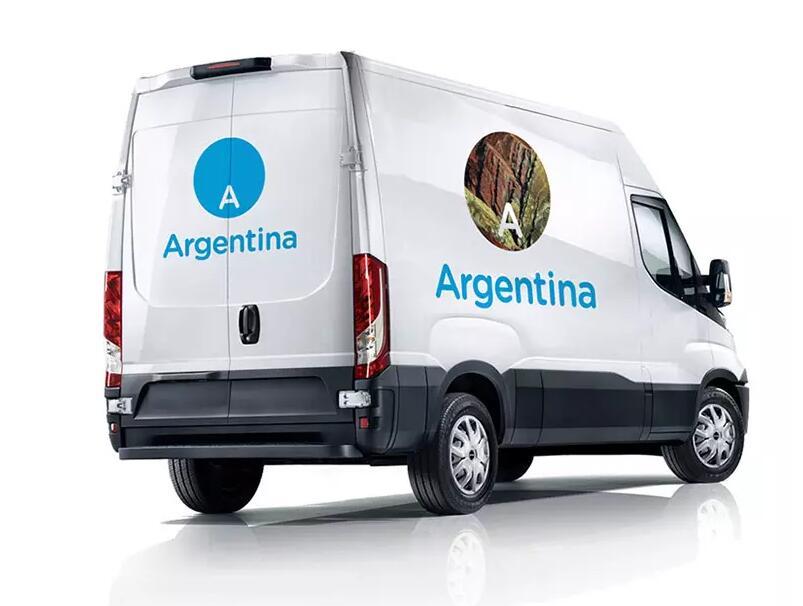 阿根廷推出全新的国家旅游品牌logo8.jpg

++++

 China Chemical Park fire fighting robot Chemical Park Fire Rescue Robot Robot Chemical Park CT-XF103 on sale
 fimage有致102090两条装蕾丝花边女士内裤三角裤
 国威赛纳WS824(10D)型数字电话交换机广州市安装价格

++++

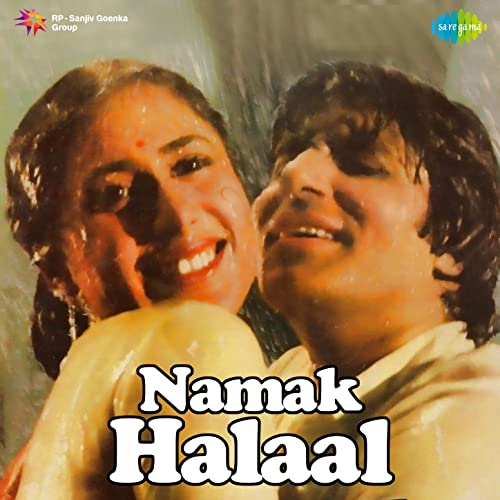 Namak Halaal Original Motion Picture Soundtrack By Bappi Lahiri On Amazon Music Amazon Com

++++

#### What you will do:
Using the data above, extract exactly the lines from the one that holds "China Chemical Park" to the one that holds "国威赛纳WS824(10D)型数字电话交换机广州市安装价格", both ends included, and no others.

#### Task solution:
 China Chemical Park fire fighting robot Chemical Park Fire Rescue Robot Robot Chemical Park CT-XF103 on sale
 fimage有致102090两条装蕾丝花边女士内裤三角裤
 国威赛纳WS824(10D)型数字电话交换机广州市安装价格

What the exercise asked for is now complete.